Task material =
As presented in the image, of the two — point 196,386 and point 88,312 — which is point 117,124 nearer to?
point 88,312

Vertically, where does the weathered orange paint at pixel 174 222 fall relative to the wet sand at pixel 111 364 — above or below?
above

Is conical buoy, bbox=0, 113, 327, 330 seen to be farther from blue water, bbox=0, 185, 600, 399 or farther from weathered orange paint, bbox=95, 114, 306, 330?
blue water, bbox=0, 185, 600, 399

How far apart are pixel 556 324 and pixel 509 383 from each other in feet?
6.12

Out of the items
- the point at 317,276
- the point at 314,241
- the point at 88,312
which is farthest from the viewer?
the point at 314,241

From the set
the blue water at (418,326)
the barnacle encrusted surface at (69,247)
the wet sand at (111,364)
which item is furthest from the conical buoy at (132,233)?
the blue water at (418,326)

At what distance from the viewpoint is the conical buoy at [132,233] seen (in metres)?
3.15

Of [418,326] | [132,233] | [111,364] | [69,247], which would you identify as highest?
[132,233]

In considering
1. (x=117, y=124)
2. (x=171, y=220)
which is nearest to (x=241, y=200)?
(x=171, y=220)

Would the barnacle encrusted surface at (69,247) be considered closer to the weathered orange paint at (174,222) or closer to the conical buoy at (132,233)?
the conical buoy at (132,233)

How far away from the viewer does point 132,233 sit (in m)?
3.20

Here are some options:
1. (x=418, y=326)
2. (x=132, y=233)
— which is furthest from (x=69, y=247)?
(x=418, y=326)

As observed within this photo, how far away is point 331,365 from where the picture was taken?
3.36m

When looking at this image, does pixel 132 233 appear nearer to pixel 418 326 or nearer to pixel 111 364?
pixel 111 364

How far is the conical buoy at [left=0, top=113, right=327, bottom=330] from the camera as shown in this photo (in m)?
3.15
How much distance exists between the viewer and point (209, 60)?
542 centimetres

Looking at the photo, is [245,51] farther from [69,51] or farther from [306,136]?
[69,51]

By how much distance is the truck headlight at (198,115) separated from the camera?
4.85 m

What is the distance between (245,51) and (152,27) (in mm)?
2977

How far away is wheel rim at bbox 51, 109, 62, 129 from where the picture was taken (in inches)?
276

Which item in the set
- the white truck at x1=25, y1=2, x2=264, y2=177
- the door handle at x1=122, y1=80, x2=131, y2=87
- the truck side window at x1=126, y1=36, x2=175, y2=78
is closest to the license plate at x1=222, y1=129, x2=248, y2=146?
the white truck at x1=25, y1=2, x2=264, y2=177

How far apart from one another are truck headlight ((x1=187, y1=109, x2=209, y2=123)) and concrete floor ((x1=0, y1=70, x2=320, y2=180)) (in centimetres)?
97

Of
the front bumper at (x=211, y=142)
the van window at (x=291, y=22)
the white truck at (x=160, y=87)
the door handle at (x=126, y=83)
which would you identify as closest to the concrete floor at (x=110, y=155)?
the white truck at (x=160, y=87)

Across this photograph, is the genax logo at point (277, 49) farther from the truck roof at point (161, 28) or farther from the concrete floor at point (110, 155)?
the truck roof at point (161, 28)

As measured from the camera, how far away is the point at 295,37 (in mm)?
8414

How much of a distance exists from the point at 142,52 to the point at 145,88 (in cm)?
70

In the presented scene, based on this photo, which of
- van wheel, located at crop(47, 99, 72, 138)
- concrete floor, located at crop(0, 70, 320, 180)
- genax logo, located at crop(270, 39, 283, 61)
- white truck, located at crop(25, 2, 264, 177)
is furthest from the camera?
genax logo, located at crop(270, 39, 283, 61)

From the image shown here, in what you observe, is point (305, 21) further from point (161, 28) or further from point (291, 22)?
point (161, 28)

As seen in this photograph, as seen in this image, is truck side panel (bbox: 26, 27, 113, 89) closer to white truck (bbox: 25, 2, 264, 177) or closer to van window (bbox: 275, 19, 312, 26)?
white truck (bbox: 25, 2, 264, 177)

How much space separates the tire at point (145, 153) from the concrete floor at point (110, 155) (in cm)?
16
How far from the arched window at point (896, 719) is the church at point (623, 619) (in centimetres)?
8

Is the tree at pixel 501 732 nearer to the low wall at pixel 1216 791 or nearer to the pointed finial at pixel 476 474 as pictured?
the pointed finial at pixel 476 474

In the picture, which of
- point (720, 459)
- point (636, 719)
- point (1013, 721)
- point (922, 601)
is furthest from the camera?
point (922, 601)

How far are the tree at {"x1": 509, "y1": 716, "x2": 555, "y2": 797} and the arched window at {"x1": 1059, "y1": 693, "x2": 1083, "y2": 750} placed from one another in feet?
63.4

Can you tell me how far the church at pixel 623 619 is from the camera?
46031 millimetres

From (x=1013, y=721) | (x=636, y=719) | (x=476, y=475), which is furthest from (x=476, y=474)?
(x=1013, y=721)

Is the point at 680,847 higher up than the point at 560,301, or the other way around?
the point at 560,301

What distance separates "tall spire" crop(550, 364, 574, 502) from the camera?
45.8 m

Task prompt = Transcribe all entries exactly as they are given.

Solution to this task =
As presented in the image, of the two — point 196,386 and point 88,312 — which is point 117,124 nearer to?
point 88,312

Vertically, where does the weathered orange paint at pixel 174 222 fall relative to the wet sand at pixel 111 364 — above or below?
above

Is conical buoy, bbox=0, 113, 327, 330 seen to be farther from blue water, bbox=0, 185, 600, 399 or farther from weathered orange paint, bbox=95, 114, 306, 330?
blue water, bbox=0, 185, 600, 399

How far apart are pixel 556 324 and pixel 509 383 from each other in feet?
6.12

Out of the items
- the point at 317,276
- the point at 314,241
- the point at 88,312
which is farthest from the viewer?
the point at 314,241

From the set
the blue water at (418,326)
the barnacle encrusted surface at (69,247)
the wet sand at (111,364)
which item is furthest from the conical buoy at (132,233)?
the blue water at (418,326)

At what distance from the viewpoint is the conical buoy at [132,233] seen (in metres)?
3.15

Of [418,326] | [132,233] | [111,364] | [69,247], which would you identify as highest?
[132,233]

In considering
1. (x=117, y=124)
2. (x=171, y=220)
which is nearest to (x=241, y=200)?
(x=171, y=220)

Would the barnacle encrusted surface at (69,247) be considered closer to the weathered orange paint at (174,222) or closer to the conical buoy at (132,233)?
the conical buoy at (132,233)

How far away from the viewer does point 132,233 sit (in m)?
3.20

Here are some options:
1. (x=418, y=326)
2. (x=132, y=233)
— which is furthest from (x=69, y=247)?
(x=418, y=326)

As observed within this photo, how far away is point 331,365 from where the picture was taken?
3.36m

When looking at this image, does pixel 132 233 appear nearer to pixel 418 326 or nearer to pixel 111 364?
pixel 111 364

How far is the conical buoy at [left=0, top=113, right=327, bottom=330] from the camera as shown in this photo (in m)?
3.15
How much distance exists between the viewer and point (209, 60)?
542 centimetres

Looking at the photo, is [245,51] farther from [69,51] or farther from [306,136]?
[69,51]

By how much distance is the truck headlight at (198,115) separated from the camera?
4.85 m

What is the distance between (245,51) and (152,27) (in mm)?
2977

How far away is wheel rim at bbox 51, 109, 62, 129 from where the picture was taken (in inches)?
276

Which item in the set
- the white truck at x1=25, y1=2, x2=264, y2=177
- the door handle at x1=122, y1=80, x2=131, y2=87
- the truck side window at x1=126, y1=36, x2=175, y2=78
is closest to the license plate at x1=222, y1=129, x2=248, y2=146?
the white truck at x1=25, y1=2, x2=264, y2=177

How far apart from one another are truck headlight ((x1=187, y1=109, x2=209, y2=123)) and concrete floor ((x1=0, y1=70, x2=320, y2=180)) (in centimetres)?
97

Of
the front bumper at (x=211, y=142)
the van window at (x=291, y=22)
the white truck at (x=160, y=87)
the door handle at (x=126, y=83)
which would you identify as closest to the concrete floor at (x=110, y=155)?
the white truck at (x=160, y=87)

Across this photograph, is the genax logo at point (277, 49) farther from the truck roof at point (161, 28) or farther from the concrete floor at point (110, 155)?
the truck roof at point (161, 28)

As measured from the camera, how far away is the point at 295,37 (in mm)?
8414

How much of a distance exists from the point at 142,52 to the point at 145,88 (in cm)?
70

In the presented scene, based on this photo, which of
- van wheel, located at crop(47, 99, 72, 138)
- concrete floor, located at crop(0, 70, 320, 180)
- genax logo, located at crop(270, 39, 283, 61)
- white truck, located at crop(25, 2, 264, 177)
is furthest from the camera?
genax logo, located at crop(270, 39, 283, 61)

From the image shown here, in what you observe, is point (305, 21) further from point (161, 28) or further from point (291, 22)?
point (161, 28)

As seen in this photograph, as seen in this image, is truck side panel (bbox: 26, 27, 113, 89) closer to white truck (bbox: 25, 2, 264, 177) or closer to van window (bbox: 275, 19, 312, 26)?
white truck (bbox: 25, 2, 264, 177)

How much space separates the tire at point (145, 153) from the concrete floor at point (110, 155) (in cm)?
16
How far from the arched window at point (896, 719) is the church at point (623, 619) (in centimetres)?
8

Is the tree at pixel 501 732 nearer to the low wall at pixel 1216 791 or nearer to the pointed finial at pixel 476 474 as pictured?
the pointed finial at pixel 476 474

In the picture, which of
- point (720, 459)
- point (636, 719)
- point (1013, 721)
- point (922, 601)
is furthest from the camera?
point (922, 601)

How far are the tree at {"x1": 509, "y1": 716, "x2": 555, "y2": 797} and the arched window at {"x1": 1059, "y1": 693, "x2": 1083, "y2": 750} placed from one another in feet?
63.4

Can you tell me how far the church at pixel 623 619 is from the camera?
46031 millimetres

From (x=1013, y=721) | (x=636, y=719) | (x=476, y=475), which is furthest from (x=476, y=474)?
(x=1013, y=721)

Is the point at 680,847 higher up than the point at 560,301, or the other way around?
the point at 560,301

What distance separates "tall spire" crop(550, 364, 574, 502) from the camera?
45.8 m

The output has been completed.